Repeat the records verbatim and leave the pictures out of your copy.
▬▬▬▬▬▬
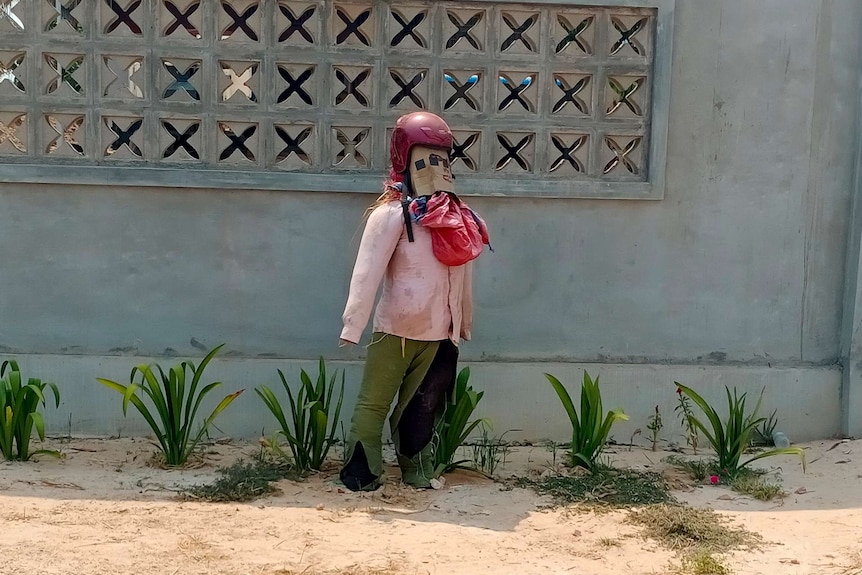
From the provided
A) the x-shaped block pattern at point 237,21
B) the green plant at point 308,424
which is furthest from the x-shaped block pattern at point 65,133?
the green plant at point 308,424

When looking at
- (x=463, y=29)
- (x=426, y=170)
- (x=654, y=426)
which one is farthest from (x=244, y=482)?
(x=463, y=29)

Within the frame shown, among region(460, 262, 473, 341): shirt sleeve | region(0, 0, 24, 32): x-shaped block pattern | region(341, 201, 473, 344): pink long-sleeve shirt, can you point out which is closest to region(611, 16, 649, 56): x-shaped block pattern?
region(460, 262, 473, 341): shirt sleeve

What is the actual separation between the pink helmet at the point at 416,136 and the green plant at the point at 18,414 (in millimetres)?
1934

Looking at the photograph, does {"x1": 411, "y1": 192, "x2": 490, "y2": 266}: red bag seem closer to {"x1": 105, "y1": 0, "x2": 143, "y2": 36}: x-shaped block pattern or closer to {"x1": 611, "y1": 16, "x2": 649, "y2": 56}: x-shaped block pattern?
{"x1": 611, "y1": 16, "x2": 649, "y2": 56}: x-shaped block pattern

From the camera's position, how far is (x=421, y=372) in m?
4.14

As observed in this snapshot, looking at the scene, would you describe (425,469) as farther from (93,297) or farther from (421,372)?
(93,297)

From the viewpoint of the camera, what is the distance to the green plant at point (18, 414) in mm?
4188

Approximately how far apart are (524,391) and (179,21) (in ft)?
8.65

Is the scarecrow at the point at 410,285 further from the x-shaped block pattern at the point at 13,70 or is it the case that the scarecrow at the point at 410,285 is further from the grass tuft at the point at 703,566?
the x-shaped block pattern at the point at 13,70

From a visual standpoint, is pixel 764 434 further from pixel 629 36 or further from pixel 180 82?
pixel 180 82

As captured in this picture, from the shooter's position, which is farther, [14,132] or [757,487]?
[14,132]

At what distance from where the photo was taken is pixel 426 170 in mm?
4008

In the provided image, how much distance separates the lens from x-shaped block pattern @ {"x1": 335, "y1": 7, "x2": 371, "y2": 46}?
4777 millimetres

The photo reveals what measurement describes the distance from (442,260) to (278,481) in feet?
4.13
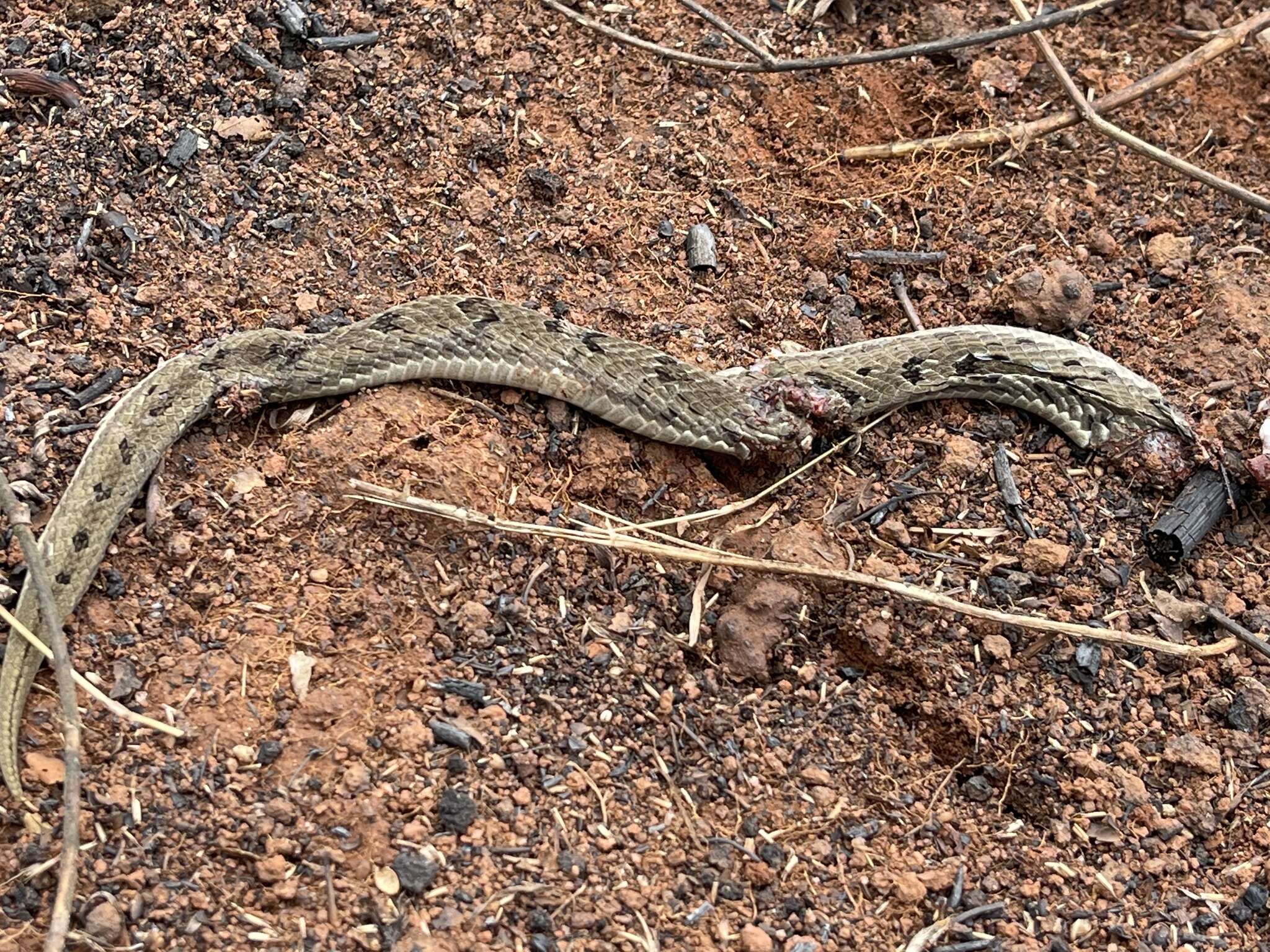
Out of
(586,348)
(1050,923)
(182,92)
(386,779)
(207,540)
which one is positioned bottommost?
▬▬▬▬▬▬
§ Reply to the exercise:
From the provided
A) the x-shaped block pattern at point 237,21
B) the green plant at point 308,424
which is furthest from the x-shaped block pattern at point 65,133?
the green plant at point 308,424

When looking at
- (x=463, y=29)
- (x=426, y=170)
- (x=654, y=426)
which one is farthest from (x=244, y=482)?
(x=463, y=29)

Within the frame shown, among region(460, 262, 473, 341): shirt sleeve | region(0, 0, 24, 32): x-shaped block pattern | region(341, 201, 473, 344): pink long-sleeve shirt, can you point out which is closest to region(611, 16, 649, 56): x-shaped block pattern?
region(460, 262, 473, 341): shirt sleeve

What is the actual separation between the pink helmet at the point at 416,136 and the green plant at the point at 18,414 (in millimetres)?
1934

Looking at the photograph, does {"x1": 411, "y1": 192, "x2": 490, "y2": 266}: red bag seem closer to {"x1": 105, "y1": 0, "x2": 143, "y2": 36}: x-shaped block pattern or closer to {"x1": 611, "y1": 16, "x2": 649, "y2": 56}: x-shaped block pattern?
{"x1": 611, "y1": 16, "x2": 649, "y2": 56}: x-shaped block pattern

From the camera's position, how far is (x=421, y=372) in m?
4.14

As observed in this snapshot, looking at the scene, would you describe (425,469) as farther from (93,297) or farther from (421,372)?
(93,297)

From the viewpoint of the camera, what is the distance to the green plant at point (18, 414) in mm?
4188

Approximately how far apart are (524,391) and (179,21) (in ft)?
8.65

Is the scarecrow at the point at 410,285 further from the x-shaped block pattern at the point at 13,70 or is it the case that the scarecrow at the point at 410,285 is further from the grass tuft at the point at 703,566?
the x-shaped block pattern at the point at 13,70

From a visual standpoint, is pixel 764 434 further from pixel 629 36 or further from pixel 180 82?
pixel 180 82

As captured in this picture, from the shooter's position, which is farther, [14,132] or [757,487]?
[14,132]

At what distance from where the photo was taken is pixel 426 170 in mm?
4008

In the provided image, how much distance separates the lens from x-shaped block pattern @ {"x1": 335, "y1": 7, "x2": 371, "y2": 46}?
4777 millimetres

The photo reveals what measurement describes the distance from (442,260) to (278,481) in feet?
4.13
Out of
(586,348)
(1050,923)
(182,92)
(386,779)
(207,540)
which one is positioned bottommost?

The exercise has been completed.